Иван Евграфович человек образованный, Московский университет окончил, за границей бывал. За что его сослали в Корчевский уезд на поселение, никто не знал. Жил тихо, учил детей, много ходил по окрестным школам и деревням пешком, хотя человеком был со средствами, мог бы и свой выезд иметь. Низкоросл, рыжебород, очки на шнурке, в одежде и обращении прост, умел делать крестьянскую работу, врачевать. Односельчане уважали его.
Петр с пяти лет читал, память имел превосходную, а способностью к языкам поразил и самого учителя. Отец Алексий учение сына всячески поощрял, не возражал, что Петя большую часть времени проводит в доме Лопухина. Библиотека у Ивана Евграфовича большая была, книги — духовные и светские — из Москвы в ящиках доставляли. Ко времени поступления в Тверскую духовную семинарию Петр немало из них перечитал, мог недурно говорить и писать по-немецки, знал латынь и немного старославянский язык. Главное же — опальный педагог открыл его душу для новых знаний.

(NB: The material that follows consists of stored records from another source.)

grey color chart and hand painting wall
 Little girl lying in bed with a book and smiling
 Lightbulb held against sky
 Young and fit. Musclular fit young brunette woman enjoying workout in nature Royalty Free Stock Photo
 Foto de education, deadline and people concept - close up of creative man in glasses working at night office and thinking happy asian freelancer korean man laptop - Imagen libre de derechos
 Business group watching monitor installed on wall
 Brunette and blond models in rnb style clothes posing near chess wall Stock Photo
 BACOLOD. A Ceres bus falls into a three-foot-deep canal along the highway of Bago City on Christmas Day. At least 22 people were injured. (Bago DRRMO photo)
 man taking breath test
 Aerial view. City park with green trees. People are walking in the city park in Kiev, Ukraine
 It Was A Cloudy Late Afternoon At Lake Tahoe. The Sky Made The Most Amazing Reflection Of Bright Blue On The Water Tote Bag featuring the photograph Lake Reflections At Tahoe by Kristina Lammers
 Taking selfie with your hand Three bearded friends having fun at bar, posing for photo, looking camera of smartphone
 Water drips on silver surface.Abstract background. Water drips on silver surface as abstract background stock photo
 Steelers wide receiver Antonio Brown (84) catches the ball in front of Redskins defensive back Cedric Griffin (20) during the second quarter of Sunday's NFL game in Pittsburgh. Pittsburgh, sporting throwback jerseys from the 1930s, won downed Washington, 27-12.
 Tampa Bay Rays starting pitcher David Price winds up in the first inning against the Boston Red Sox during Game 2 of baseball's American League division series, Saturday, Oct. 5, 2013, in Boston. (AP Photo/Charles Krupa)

На старшем курсе семинарии Петр познакомился с Александром Матвеевичем Бухаревым, ставшим впоследствии архимандритом. Бухарев — выпускник Тверской семинарии, был много старше, к тому времени окончил Московскую духовную академию, стал магистром, готовился к постригу в монашество. Влияние его на Петра было огромно, все, казалось, определилось в судьбе юноши — впереди духовная карьера. Так, наверное, и вышло бы, не вмешайся случай. Как-то, опускаясь по свежевымытой лестнице в семинарии, Петр поскользнулся и упал, подвернув правую ногу. Вгорячах вскочил, но идти уже не мог. К вечеру ногу разнесло, сапог не лез, и пришлось Илинского везти на пролетке в городскую больницу, к доктору Мордвинцеву.
Алексей Дормидонтович Мордвинцев был в Твери человеком известным: герой Крымской войны, награжден серебряной медалью «За храбрость», с самим Пироговым в лазарете работал, получил тяжелое ранение и по состоянию здоровья уволен в отставку. Внешность доктор имел запоминающуюся: был он грузен, широк в кости, огромная голова сидела прямо на плечах, бородища — по пояс, из-под лохматых бровей остро глядели зоркие, рысьи глаза. Гаркнет, лошади в испуге приседали.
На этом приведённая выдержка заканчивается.